Assim, voltou a ser necessário fazer o arrendamento de um terminal de contêineres pela autoridade portuária pública. O governo anterior indicava que ter um novo terminal era uma necessidade urgente, com risco de o porto ficar sem capacidade de movimentação em breve e, com isso, os preços aumentarem. Um dos argumentos usados pelos terminais verticalizados é que é a restrição de capacidade que aumenta os preços aos usuários, e não a verticalização.
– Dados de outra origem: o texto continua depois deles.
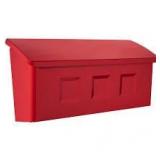 Architectural Mailboxes Wayland Red Wall Mount Mailbox in good condition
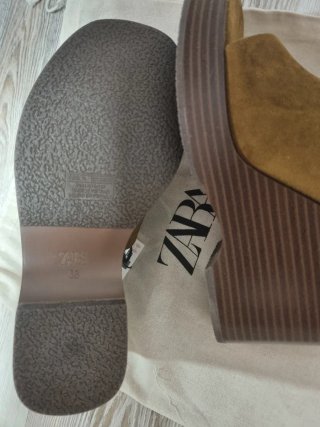 Sandalias Cuña Zara Marrones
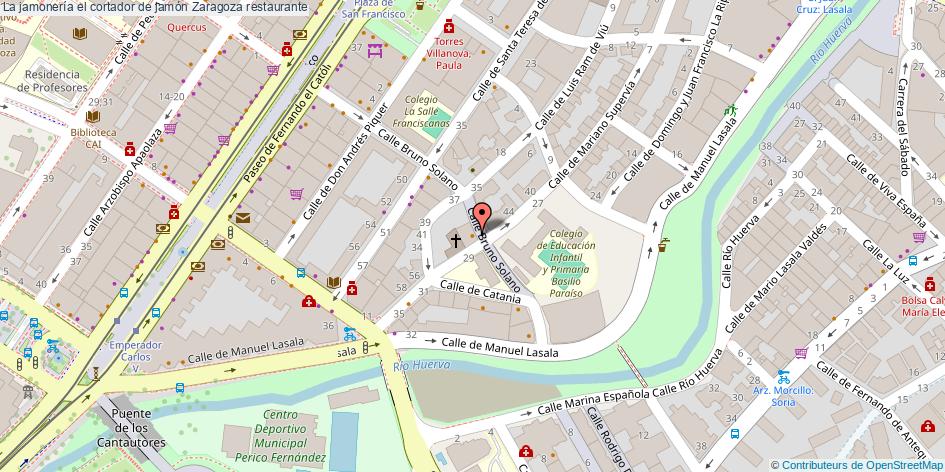 mapa La jamonería el cortador de jamón restaurante Zaragoza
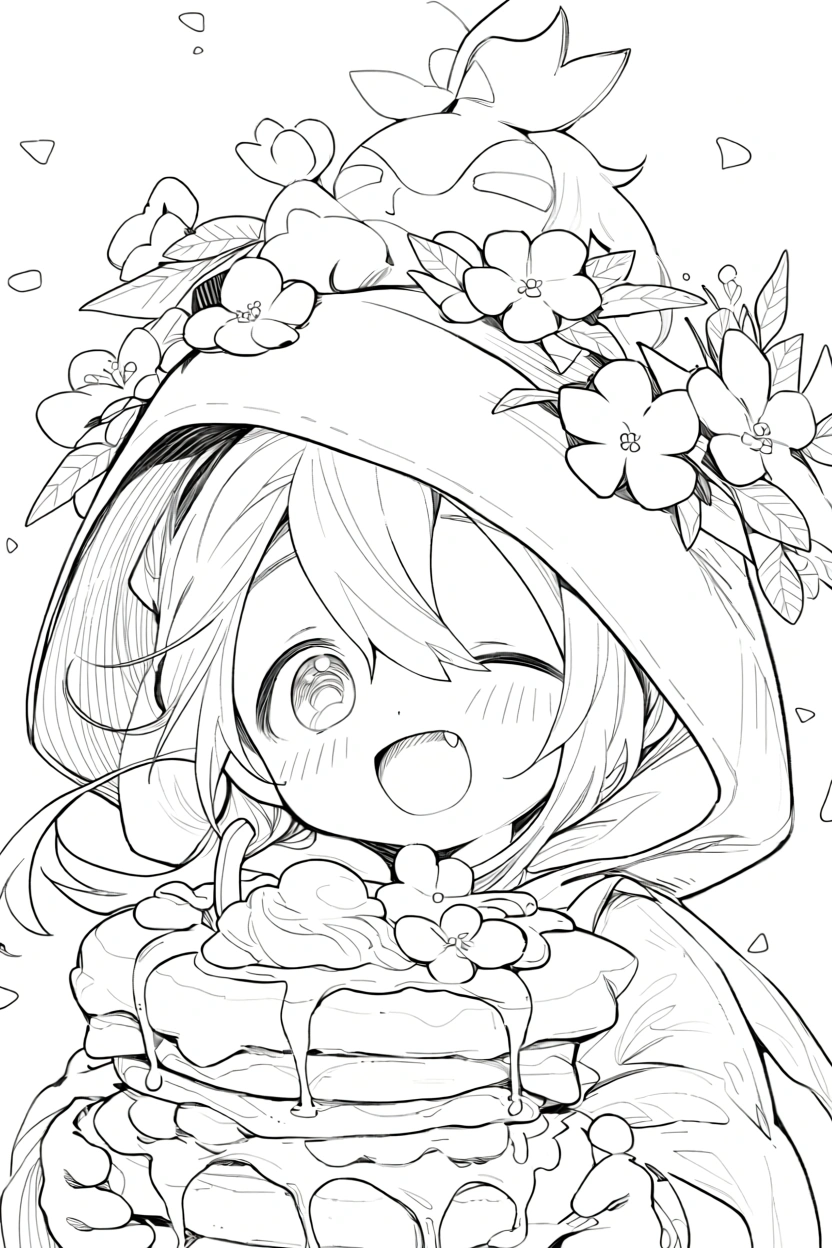 coloring pages of anime - coloring page
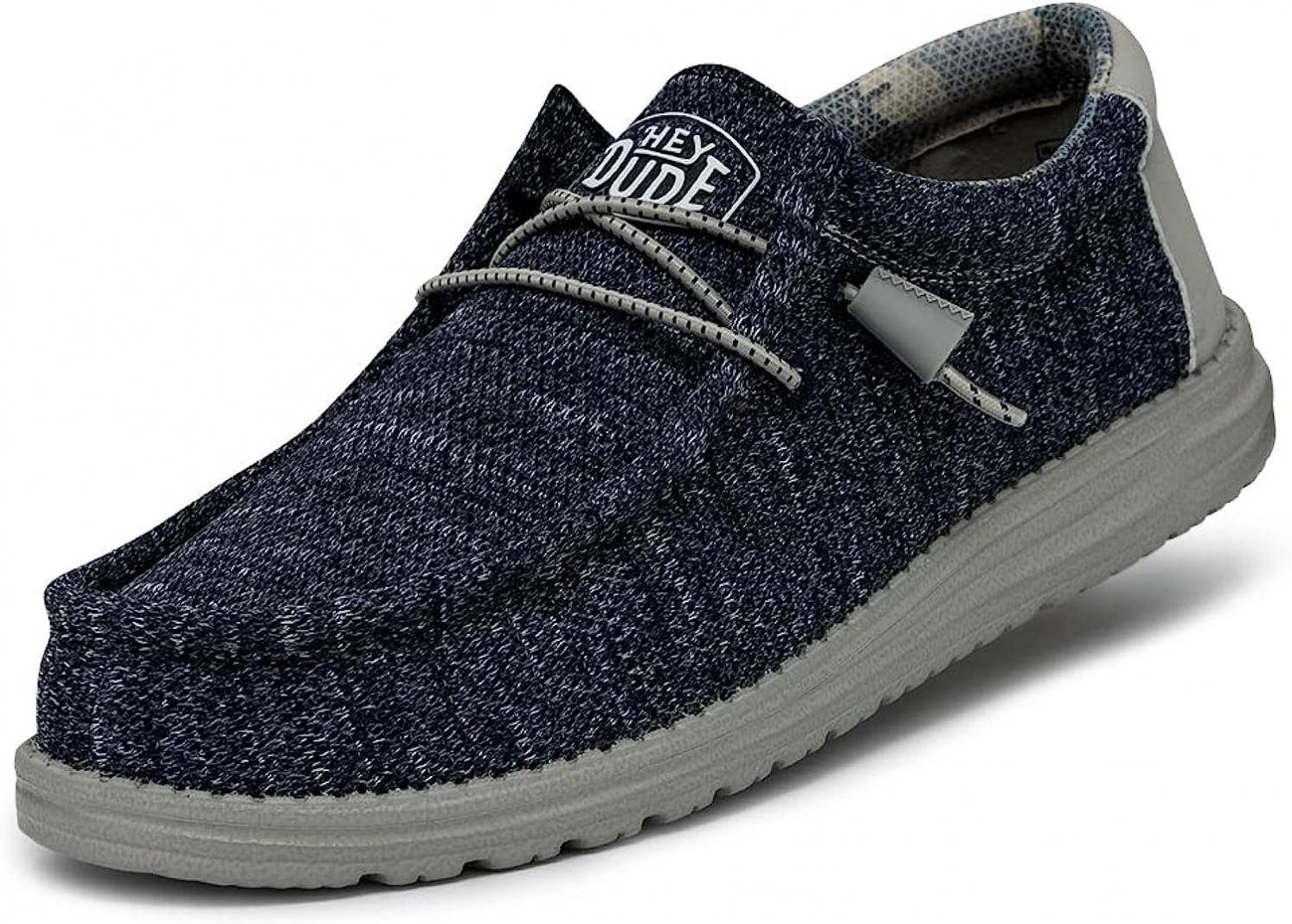 Hey Dude Men's Wally Sox Moonlit Ocean Size 15 | Men's Loafers | Men's Slip On Shoes | Comfortable & Light-Weight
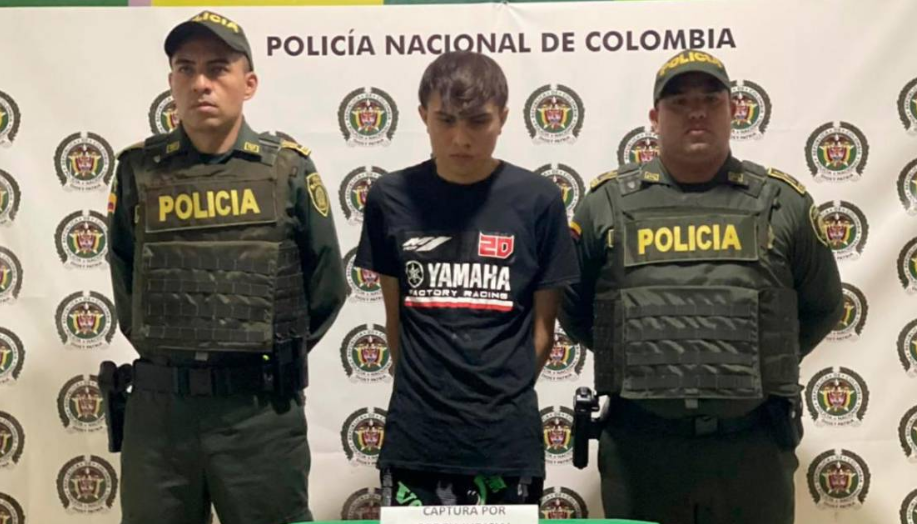 Oscar Dubán Niño Caballero, capturado.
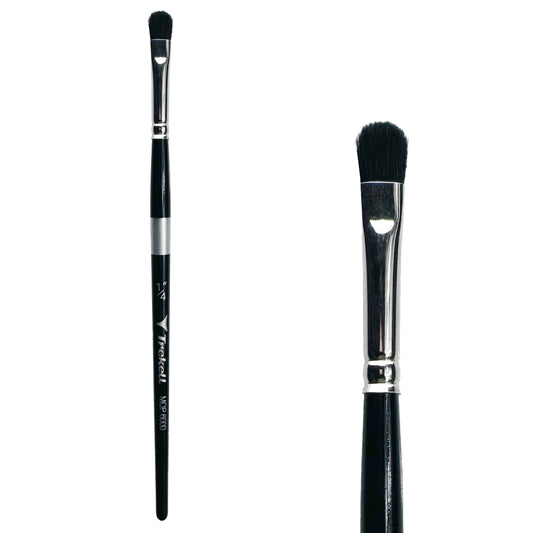 Trekell Mop Short Handle Artist Brush, size 1/4" Oval Mop, perfect tool for watercolor, acrylic, or oil paintings. 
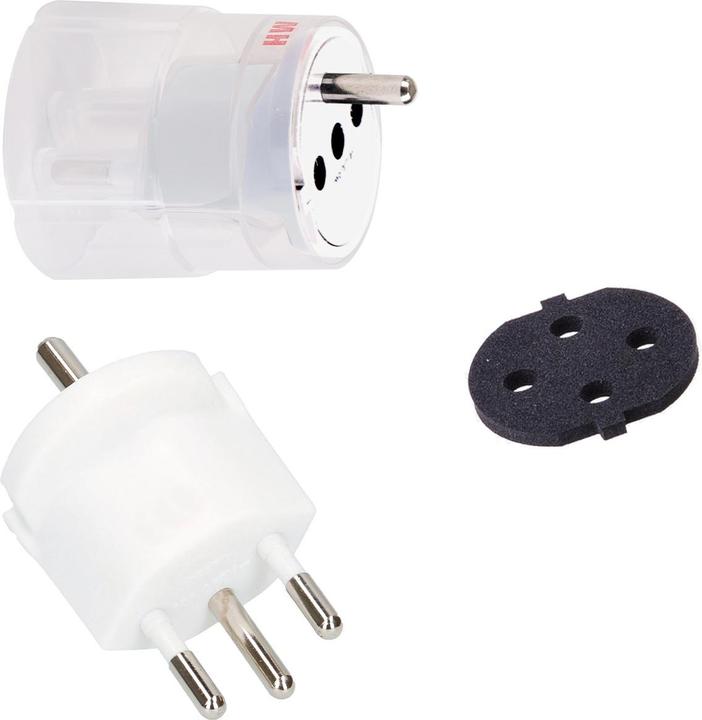 Actual product image Max Hauri Fixed adapter (Type 12, CEE 7/7)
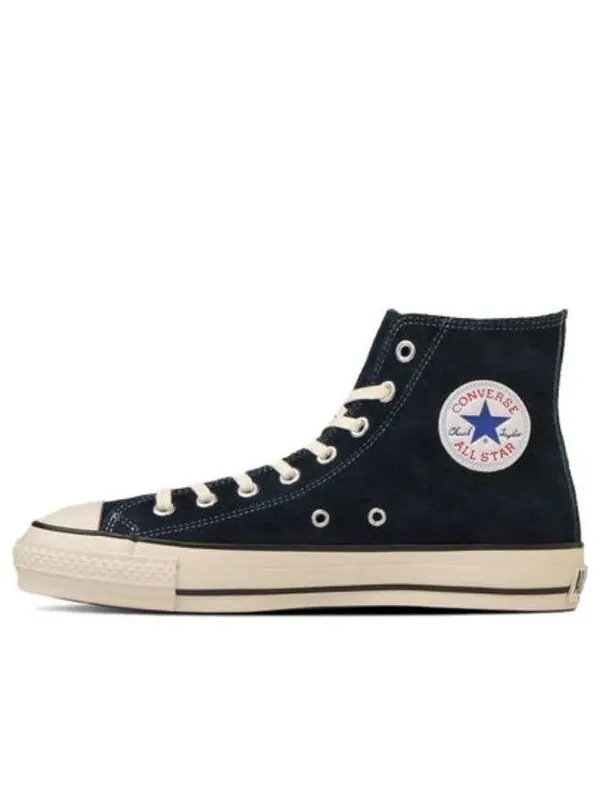 Кроссовки all star suede j high star 'navy' Converse — изображение 1 из 4, темно-синий/белый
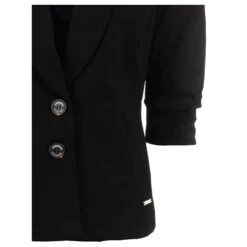 Soquesto 3/4 Arm Blazer Black 7 Soquesto 3/4 Arm Blazer Black -Modebekleidungs Geschäft soquesto 3 4 arm blazer black 9000 detail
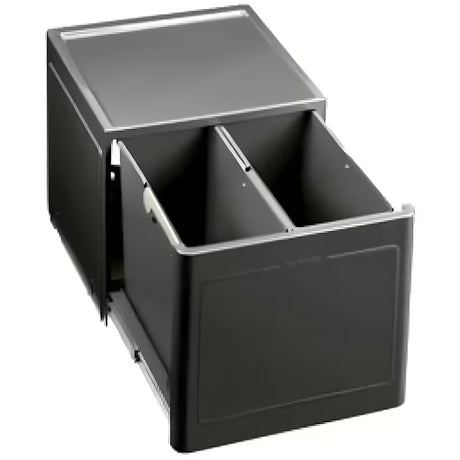 Šedý odpadkový koš Blanco sorter pro kuchyňskou skříňku se snadnou montáží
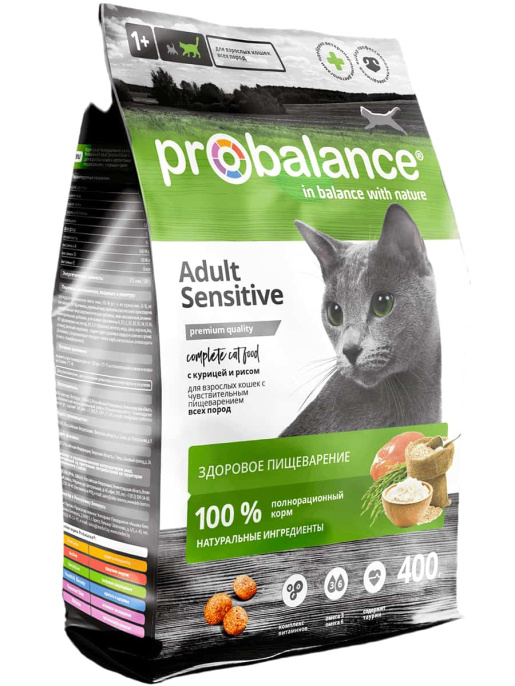 Сухой корм для кошек ProBalance Cat Sensitive (курица, рис) (400 гр.)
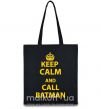 Эко-сумка Keep calm and call a Batman Черный фото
No entanto, o novo governo disse que vai rever todo o projeto. De acordo com apuração da Agência iNFRA, avalia-se até mesmo não renovar o contrato da BTP, que vence em 2026, para fazer na área prevista para o STS10 um superterminal de contêineres, um novo terminal de passageiros e um terminal de carga geral. BTP e STS10 têm áreas contíguas.
Mercado de navegação
No mercado de navegação internacional, Maersk e MSC decidiram desfazer a aliança a partir de 2024. Essa aliança, por meio dos chamados VSA (Vassel Sharing Agreement), permite que uma empresa use o navio da outra. Foi uma solução encontrada num período de crise econômica, quando os fretes muito baixos causados por excesso de navios levaram armadores a seguidos prejuízos.
Na pandemia, houve uma crise nesse mercado que fez os preços dos fretes no mundo todo subirem vertiginosamente. Autoridades antitruste passaram a investigar as alianças entre os armadores, que tiveram lucros recordes no período, atribuindo a eles os aumentos considerados abusivos. Após a pandemia, os preços dos fretes começaram a se reduzir.
Mesmo com o fim formal das alianças, um especialista do setor indicou que dificilmente o mercado brasileiro deixará de ser atendido pelas empresas em operações consorciadas de outros tipos que não sejam o VSA.
Isso porque o volume transportado no país ainda é baixo, se comparado a outros mercados, para que seja possível fomentar operações individuais dos armadores, com risco até mesmo de redução da quantidade e frequência de linhas para o Brasil se não houver acordos.